* Supplied material *

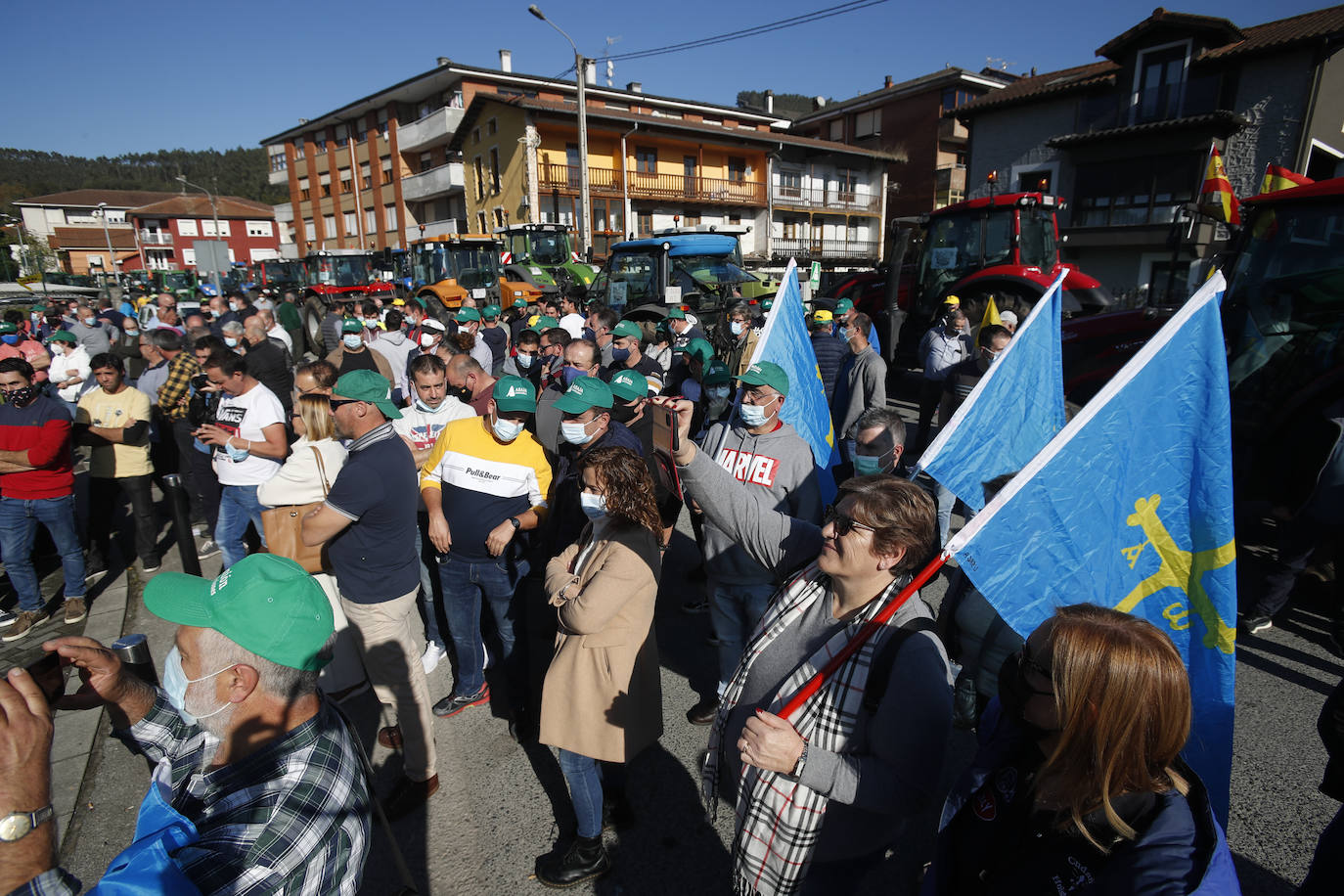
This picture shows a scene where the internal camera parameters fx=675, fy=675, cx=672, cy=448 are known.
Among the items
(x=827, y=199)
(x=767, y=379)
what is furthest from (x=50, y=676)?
(x=827, y=199)

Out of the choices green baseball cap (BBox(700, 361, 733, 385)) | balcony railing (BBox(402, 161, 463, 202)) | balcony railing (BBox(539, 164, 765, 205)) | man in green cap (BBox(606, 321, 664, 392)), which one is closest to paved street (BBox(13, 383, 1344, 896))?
green baseball cap (BBox(700, 361, 733, 385))

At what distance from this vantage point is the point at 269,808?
1.39 m

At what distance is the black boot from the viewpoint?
2602 millimetres

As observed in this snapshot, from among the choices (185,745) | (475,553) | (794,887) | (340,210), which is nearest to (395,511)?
(475,553)

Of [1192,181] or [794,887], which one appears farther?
[1192,181]

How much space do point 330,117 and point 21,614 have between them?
4801cm

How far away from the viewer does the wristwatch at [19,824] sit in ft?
3.61

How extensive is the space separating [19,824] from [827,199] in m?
40.0

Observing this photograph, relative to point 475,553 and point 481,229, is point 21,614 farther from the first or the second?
point 481,229

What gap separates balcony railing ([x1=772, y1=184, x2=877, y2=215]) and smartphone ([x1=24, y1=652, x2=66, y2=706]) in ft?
123

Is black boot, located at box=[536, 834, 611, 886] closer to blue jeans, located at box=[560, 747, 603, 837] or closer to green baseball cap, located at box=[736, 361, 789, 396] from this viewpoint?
blue jeans, located at box=[560, 747, 603, 837]

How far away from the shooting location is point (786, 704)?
176cm

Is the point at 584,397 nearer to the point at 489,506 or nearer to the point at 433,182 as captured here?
the point at 489,506

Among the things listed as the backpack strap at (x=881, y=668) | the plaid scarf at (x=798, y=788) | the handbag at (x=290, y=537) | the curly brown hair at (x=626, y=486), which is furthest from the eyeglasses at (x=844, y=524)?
the handbag at (x=290, y=537)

* Exercise instructions *
Retype nothing except the lines from the line holding "Out of the choices" through the last line of the entries, both included.

* The reply *
Out of the choices green baseball cap (BBox(700, 361, 733, 385)) | balcony railing (BBox(402, 161, 463, 202)) | balcony railing (BBox(539, 164, 765, 205)) | man in green cap (BBox(606, 321, 664, 392)), which one is closest to paved street (BBox(13, 383, 1344, 896))?
green baseball cap (BBox(700, 361, 733, 385))

At what distance from this vantage point is the point at 269,808?
1.39 m

At what distance is the black boot from the viewpoint?
2602 millimetres

As observed in this snapshot, from among the choices (185,745) | (475,553) | (794,887) | (340,210), which is nearest to (395,511)?
(475,553)

Of [1192,181] or [794,887], which one appears farther?
[1192,181]

How much space do point 330,117 and point 21,614 have between them?
4801cm

How far away from the viewer does the wristwatch at [19,824] sit in ft?
3.61

How extensive is the space separating [19,824] from [827,199] in m?
40.0

Observing this photograph, relative to point 475,553 and point 481,229, is point 21,614 farther from the first or the second?
point 481,229

What gap separates balcony railing ([x1=772, y1=184, x2=877, y2=215]) and smartphone ([x1=24, y1=652, x2=66, y2=706]) in ft?
123

Is black boot, located at box=[536, 834, 611, 886] closer to blue jeans, located at box=[560, 747, 603, 837] or closer to green baseball cap, located at box=[736, 361, 789, 396] from this viewpoint?
blue jeans, located at box=[560, 747, 603, 837]

How far away from the shooting location is point (786, 704)?
176cm

Is the point at 584,397 nearer to the point at 489,506 or nearer to the point at 433,182 as captured here?
the point at 489,506

Among the things listed as the backpack strap at (x=881, y=668) | the plaid scarf at (x=798, y=788) | the handbag at (x=290, y=537) | the curly brown hair at (x=626, y=486), which is furthest from the eyeglasses at (x=844, y=524)?
the handbag at (x=290, y=537)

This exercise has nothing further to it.